A Legacy Forged in Acrimony

Upon release, The War of the Roses certainly got people talking. It was a hit, pulling in impressive box office numbers (around $86 million domestic against a reported $26 million budget – a solid win), but it also shocked and divided audiences and critics. Some lauded its fearless satire and dark humor, while others found it too mean-spirited, too bleak. But its impact is undeniable. It remains a benchmark for dark comedy, a film that dared to show the ugliest side of divorce with unflinching, albeit exaggerated, honesty. It proved that the same stars who could charm us in exotic locales could also repel us within the confines of a suburban mansion.

VHS Heaven Rating: 8.5/10

Justification: The film earns this score for its audacious premise, DeVito's masterful direction balancing horror and humor, the fearless performances from Douglas and Turner, and its memorable, practically executed destruction.
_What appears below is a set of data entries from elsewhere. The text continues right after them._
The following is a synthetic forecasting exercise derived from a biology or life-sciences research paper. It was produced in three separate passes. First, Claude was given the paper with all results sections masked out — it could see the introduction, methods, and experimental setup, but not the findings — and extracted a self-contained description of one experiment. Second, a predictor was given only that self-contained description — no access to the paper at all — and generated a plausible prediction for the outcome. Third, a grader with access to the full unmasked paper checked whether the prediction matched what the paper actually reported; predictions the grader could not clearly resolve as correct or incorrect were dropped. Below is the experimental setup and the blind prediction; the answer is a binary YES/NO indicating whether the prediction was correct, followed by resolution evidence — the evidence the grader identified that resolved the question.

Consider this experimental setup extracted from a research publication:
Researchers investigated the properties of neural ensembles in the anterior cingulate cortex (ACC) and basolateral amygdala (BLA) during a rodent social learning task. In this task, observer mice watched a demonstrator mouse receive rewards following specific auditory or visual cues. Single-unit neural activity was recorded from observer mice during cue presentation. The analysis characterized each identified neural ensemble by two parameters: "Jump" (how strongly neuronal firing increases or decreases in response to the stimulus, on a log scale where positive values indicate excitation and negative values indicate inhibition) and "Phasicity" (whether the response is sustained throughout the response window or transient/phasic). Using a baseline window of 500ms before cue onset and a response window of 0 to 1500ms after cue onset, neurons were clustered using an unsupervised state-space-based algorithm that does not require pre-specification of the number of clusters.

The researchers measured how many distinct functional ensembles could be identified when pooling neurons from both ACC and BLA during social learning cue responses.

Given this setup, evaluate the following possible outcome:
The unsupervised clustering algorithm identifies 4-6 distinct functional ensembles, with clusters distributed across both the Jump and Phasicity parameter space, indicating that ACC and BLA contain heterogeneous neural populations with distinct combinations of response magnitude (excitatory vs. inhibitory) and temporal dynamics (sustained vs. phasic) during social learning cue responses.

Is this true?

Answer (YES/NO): NO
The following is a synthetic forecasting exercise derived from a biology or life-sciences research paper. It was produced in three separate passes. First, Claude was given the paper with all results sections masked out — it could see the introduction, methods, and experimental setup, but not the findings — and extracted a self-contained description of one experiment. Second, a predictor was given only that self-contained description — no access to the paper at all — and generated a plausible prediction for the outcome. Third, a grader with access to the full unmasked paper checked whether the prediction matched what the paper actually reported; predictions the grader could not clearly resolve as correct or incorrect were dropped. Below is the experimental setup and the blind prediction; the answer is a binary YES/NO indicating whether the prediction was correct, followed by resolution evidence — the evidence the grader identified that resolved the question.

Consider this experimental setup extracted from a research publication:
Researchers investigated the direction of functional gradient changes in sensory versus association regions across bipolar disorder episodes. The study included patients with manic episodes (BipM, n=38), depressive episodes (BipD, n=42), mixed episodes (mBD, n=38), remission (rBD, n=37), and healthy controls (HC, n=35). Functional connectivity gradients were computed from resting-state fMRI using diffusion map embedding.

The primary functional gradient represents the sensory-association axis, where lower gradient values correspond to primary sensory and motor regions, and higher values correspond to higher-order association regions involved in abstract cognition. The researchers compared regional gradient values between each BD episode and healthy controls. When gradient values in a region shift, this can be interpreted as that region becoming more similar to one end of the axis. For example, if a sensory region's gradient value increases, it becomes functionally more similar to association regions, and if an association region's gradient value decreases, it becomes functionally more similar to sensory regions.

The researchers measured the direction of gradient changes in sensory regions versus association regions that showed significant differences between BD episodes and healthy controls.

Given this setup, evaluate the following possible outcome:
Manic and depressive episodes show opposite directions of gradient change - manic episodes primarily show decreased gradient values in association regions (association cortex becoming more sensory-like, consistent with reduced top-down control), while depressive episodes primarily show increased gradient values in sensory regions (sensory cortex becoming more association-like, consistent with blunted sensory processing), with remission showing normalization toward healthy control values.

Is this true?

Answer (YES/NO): NO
It loses a point or so perhaps because its unrelenting bleakness isn't for everyone, and viewed today, some of the yuppie-era satire feels very specific to its time. However, its core commentary on materialism and marital breakdown remains potent.

Final Thought: The War of the Roses might be the most brutally honest date movie ever committed to celluloid – a hilarious, horrifying reminder from the VHS vaults that sometimes, the biggest battles are fought closest to home, and the fallout can be spectacularly messy. Still packs a darkly comedic punch today.